Provide an efficient inference implementation using sparsification/quantization
Goal: reduce inference time of the model using quantization
We made some CPU inference performance results public for 2021 in CMS, https://cds.cern.ch/record/2792320/files/DP2021_030.pdf slide 16, “For context, on a single CPU thread (Intel i7-10700 @ 2.9GHz), the baseline PF requires approximately (9 ± 5) ms, the MLPF model approximately 320 ± 50 ms for Run 3 ttbar MC events”.

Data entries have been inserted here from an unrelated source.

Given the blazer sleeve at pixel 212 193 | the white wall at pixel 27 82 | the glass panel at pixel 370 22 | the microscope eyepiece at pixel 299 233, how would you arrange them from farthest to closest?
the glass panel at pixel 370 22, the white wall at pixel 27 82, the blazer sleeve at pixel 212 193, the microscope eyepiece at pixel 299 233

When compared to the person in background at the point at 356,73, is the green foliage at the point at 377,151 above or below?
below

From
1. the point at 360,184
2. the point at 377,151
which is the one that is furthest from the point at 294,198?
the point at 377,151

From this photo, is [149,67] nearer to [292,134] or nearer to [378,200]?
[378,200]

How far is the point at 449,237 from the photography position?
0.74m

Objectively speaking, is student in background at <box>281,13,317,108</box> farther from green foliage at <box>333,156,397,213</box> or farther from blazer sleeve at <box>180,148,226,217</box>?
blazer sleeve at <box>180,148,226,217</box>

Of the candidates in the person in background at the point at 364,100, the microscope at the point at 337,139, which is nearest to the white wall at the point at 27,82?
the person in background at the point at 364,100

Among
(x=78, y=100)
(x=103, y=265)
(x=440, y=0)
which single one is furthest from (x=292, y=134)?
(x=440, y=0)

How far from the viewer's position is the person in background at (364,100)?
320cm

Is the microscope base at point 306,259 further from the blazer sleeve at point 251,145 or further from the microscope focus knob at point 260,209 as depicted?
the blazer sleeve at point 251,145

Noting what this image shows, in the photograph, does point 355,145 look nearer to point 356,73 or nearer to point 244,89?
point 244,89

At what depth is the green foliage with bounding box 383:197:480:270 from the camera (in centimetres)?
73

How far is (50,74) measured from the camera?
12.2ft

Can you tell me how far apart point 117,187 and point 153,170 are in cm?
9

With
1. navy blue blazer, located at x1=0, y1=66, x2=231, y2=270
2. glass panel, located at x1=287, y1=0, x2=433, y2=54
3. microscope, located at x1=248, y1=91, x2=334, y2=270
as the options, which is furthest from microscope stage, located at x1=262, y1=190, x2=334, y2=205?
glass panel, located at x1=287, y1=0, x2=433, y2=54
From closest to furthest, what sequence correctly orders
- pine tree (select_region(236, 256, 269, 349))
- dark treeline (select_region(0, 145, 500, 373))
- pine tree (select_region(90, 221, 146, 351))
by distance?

Now it's a good time to make the inference as fast as possible, while minimizing any physics impact.
Resources:
- https://www.youtube.com/playlist?list=PL80kAHvQbh-pT4lCkDT53zT8DKmhE0idB
- https://www.tensorflow.org/model_optimization/guide
- https://onnxruntime.ai/docs/performance/model-optimizations/quantization.html
- https://github.com/fastmachinelearning/qonnx
- https://github.com/calad0i/HGQ
- https://arxiv.org/pdf/2307.02973.pdf
adding @raj2022
Also related: https://github.com/jpata/particleflow/issues/315
Basically, to summarize:
- with @raj2022 we saw that it's possible to quantize the model to int8 in pytorch using post-training stating quantization, following the recipe in https://github.com/jpata/particleflow/blob/main/notebooks/clic/mlpf-pytorch-transformer-standalone.ipynb
- the important features were a custom attention layer (in the notebook), and introducing per-feature quantization stubs
- we also showed that using just relu, it's possible to train a very performant model, therefore this work improved the compute budget
- however, the int8 exported model was not faster neither on CPU nor on GPU
- this most likely requires a more informed approach to make sure the int8 attention is actually computed using efficient ops on the hardware
- the summary notebook was added in https://github.com/jpata/particleflow/pull/297
- ONNX may be a better path for performant quantization in the end, but this requires more study.
I'm closing this issue, and putting it on the roadmap to study ONNX post-training static quantization separately. Many thanks to @raj2022 for your contributions!